«(…) Como que ecoando antigas
pretensões, em registo mito-poético formuladas, de constituição de uma religião
nacional (detectáveis de forma explícita em Teixeira de Pascoaes e Fernando
Pessoa), Dalila estatui a saudade
como experiência culminante da proposta de sabedoria portuguesa, força
libertadora de reintegração, contributo para uma nova Descoberta perene e
universal, a descoberta do Mar Absoluto, o mar do espírito. Dalila vê ainda nas
próprias formas anímicas e históricas regressivas o elemento a utilizar por um
ser integrado, o elemento que permitirá levar para fora de si próprio,
dando-lhe a sua vera natureza, fazendo-o revelar-se, ao transcender-se a si
próprio e ao mundo. Dalila continuará a explorar esta original e paradoxal
conciliação da busca de um eu perene com uma pulsão de transcensão de si
e de saída para fora de si. Daí que também previna que a saudade possa
ser possibilidade dupla, de salvação e perdição para o povo que a elegeu e pratica.
E neste ponto parece detectar-se uma hesitação no pensamento de Dalila Pereira Costa.
Pois a saudade, enquanto experiência culminante e máxima da espiritualidade nacional,
depende afinal de uma finalidade que lhe seja dada, uma direcção que lhe seja impressa,
uma justificação teleológica para o movimento que desencadeia. Daí que seja necessário
proceder à comparação com o trabalho alquímico, bem metódico e descrito em suas
operações graduais: O nigredo, obra ao negro, será comparado à estação
do Rei na Ilha Encoberta, provação colectiva que define uma primeira operação
de auto-gnose, uma descida ao fundo da alma. Sebastianismo, Saudade, profetismo
apresentam-se assim como elementos de uma espiritualidade em oposição à
espiritualidade europeia moderna, como um núcleo a perseverar, um tesouro
desconhecido que haveria que desenterrar, ar a ver, partilhar e usar. Estabelecida
esta oposição com a Europa e o Ocidente modernos, a autora procede então à
confrontação da experiência da saudade com a espiritualidade do Oriente e
concretamente com o Budismo.
Em contexto budista, a importante
noção de mantra é tradicionalmente definida como um som protector (tra)

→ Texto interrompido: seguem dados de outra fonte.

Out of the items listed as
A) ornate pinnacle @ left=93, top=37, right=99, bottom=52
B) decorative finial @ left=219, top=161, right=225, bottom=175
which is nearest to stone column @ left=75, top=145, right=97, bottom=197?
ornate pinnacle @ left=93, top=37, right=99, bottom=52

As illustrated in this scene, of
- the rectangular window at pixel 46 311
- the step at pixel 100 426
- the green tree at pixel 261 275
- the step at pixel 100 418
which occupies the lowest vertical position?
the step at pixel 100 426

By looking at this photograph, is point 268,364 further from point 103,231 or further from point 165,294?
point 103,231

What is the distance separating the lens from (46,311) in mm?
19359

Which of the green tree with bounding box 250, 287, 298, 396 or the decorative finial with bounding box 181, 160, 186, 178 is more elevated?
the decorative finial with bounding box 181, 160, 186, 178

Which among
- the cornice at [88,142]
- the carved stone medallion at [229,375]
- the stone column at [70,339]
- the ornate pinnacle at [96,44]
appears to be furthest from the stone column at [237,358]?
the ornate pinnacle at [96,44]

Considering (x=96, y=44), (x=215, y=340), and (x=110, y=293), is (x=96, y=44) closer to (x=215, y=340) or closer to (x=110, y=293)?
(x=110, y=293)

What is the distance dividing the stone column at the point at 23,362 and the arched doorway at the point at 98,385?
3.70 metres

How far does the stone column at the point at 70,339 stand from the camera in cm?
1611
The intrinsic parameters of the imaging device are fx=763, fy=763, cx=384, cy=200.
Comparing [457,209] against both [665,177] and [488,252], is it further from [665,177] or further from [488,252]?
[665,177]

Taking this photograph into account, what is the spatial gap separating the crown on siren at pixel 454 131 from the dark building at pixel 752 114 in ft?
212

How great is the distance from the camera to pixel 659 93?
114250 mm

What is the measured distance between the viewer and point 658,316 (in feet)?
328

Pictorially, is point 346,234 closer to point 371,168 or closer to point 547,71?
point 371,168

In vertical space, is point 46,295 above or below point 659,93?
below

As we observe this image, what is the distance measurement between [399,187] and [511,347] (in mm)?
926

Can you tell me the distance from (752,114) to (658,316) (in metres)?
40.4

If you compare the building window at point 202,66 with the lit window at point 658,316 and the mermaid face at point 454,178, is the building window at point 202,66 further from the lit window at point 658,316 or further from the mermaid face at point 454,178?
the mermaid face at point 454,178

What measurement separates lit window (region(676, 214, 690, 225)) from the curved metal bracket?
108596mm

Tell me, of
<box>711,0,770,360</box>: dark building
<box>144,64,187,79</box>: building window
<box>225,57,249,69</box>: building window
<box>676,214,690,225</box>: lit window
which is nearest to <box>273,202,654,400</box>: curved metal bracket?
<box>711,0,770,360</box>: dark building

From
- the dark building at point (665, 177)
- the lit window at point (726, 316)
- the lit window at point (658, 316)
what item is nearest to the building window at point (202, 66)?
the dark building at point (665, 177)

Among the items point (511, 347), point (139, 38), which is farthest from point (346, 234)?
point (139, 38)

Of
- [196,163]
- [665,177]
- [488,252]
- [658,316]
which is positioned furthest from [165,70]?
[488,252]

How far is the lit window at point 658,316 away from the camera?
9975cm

da mente (man) na medida em que se trata de um som puro, um som que ecoa
a realidade absoluta, é dito que só os budas plenamente despertos poderão
enunciar tais mantras, que dependem do conhecimento preciso de todos os
fenómenos do samsara e do nirvana, do conhecimento da causalidade
originária, do conhecimento da acção benéfica dos sons e da comunicação pela
língua e do conhecimento do karma e dos laços existentes entre as causas e os
efeitos. Dalila Pereira utiliza este conceito tradicional e redefine-o de modo
a encontrar na espiritualidade portuguesa quatro mantras, quatro fórmulas
eminentes de consciência do eu pátrio. Esta entidade espiritual colectiva,
ao modo de um mestre espiritual, transmitirá tais enunciados aos seus
discípulos, filhos espirituais ou herdeiros místicos que são cada um dos
portugueses. É dito que tais fórmulas permitirão a cada um o despertar, a subida
da energia própria para tomada de consciência de si. Como manifestação do
conhecimento supremo. Como revelação do Eu, que reside no seu eu. Vale a
pena aqui referir que, em contexto budista, mais especificamente no mantrayana,
o veículo dos mantras, designação também dada ao vajrayana ou tantrayana,
o veículo adamantino, o veículo que concilia a visão da vacuidade e a
utilização dos meios hábeis, as práticas mais avançadas, e que supõem uma longa
prática e o acompanhamento de um Mestre qualificado, propõem a visualização de
cada um sob a forma de um Buda, de cada um como já sendo aquilo que afinal
nunca deixou de ser, a natureza primordial para além de toda a ilusão». In
Rui Lopo, A leitura do Budismo na obra de Dalila Pereira da Costa, Estudos,
Universidade de Lisboa, Associação Agostinho da Silva, Revista Lusófona de
Ciência das Religiões, Ano VI, 2007.